══ SUPPLIED TEXT

The Isla de Lobos is a small island located about 8 km southeast of Punta del Este (Uruguay) in the Atlantic Ocean. An islet lies east of the island.

Since 2024 it makes up the Island and Islet of Lobos and their Submerged Environment National Park a marine protected area.

== Geography ==
The island is an outcropping of rocks as a continuation of the Cuchilla Grande, in an area of the Atlantic Ocean immediately at the mouth (outer limit) of the estuary of Río de la Plata. Administratively, it falls under the jurisdiction of the department of Maldonado, although it constitutes a natural reserve. Somewhat to the northwest is the smaller Gorriti Island which is the secondmost southerly place in Uruguay.

Isla de Lobos was exploited economically until 1992. Hunting the island's marine life was prohibited by law in 1991.
Today it constitutes a nature reserve that is integrated into the "Coastal Islands National Park" administered by the Ministry of Livestock, Agriculture, and Fisheries.
At 1250 m from the island is an uninhabited rock formation on which stands a votive chapel built in 1945 by German and Italian sailors fleeing Spain and surviving a disaster. The chapel is dedicated to Our Lady of Storms (Nuestra Señora de las Tormentas - Finita Burrasca) and gives thanks for the storm that ended. Sailors called (as early as 1957) this rock by the name of Finita Burrasca to indicate that they found safe shelter here in case of storms.

════
══ SUPPLIED ENTRIES

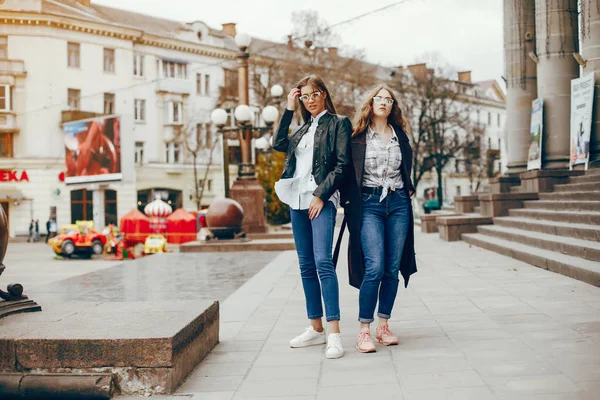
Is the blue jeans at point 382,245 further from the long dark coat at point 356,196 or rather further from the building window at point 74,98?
the building window at point 74,98

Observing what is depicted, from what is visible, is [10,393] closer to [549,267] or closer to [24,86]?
[549,267]

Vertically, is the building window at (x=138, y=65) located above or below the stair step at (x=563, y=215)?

════

## APPLY WHAT YOU READ
a) From the Isla de Lobos text above, transcribe everything from "The Isla de" down to "marine protected area.".
b) Answer these questions using the Isla de Lobos text:
(i) About how far from Punta del Este is the island, and in which direction?
(ii) In what year did a law prohibit hunting the island's marine life?
(iii) In what year was the votive chapel on the rock formation built?

## SOLUTIONS BY TASK
a)
The Isla de Lobos is a small island located about 8 km southeast of Punta del Este (Uruguay) in the Atlantic Ocean. An islet lies east of the island.

Since 2024 it makes up the Island and Islet of Lobos and their Submerged Environment National Park a marine protected area.

b)
(i) About 8 km southeast
(ii) 1991
(iii) 1945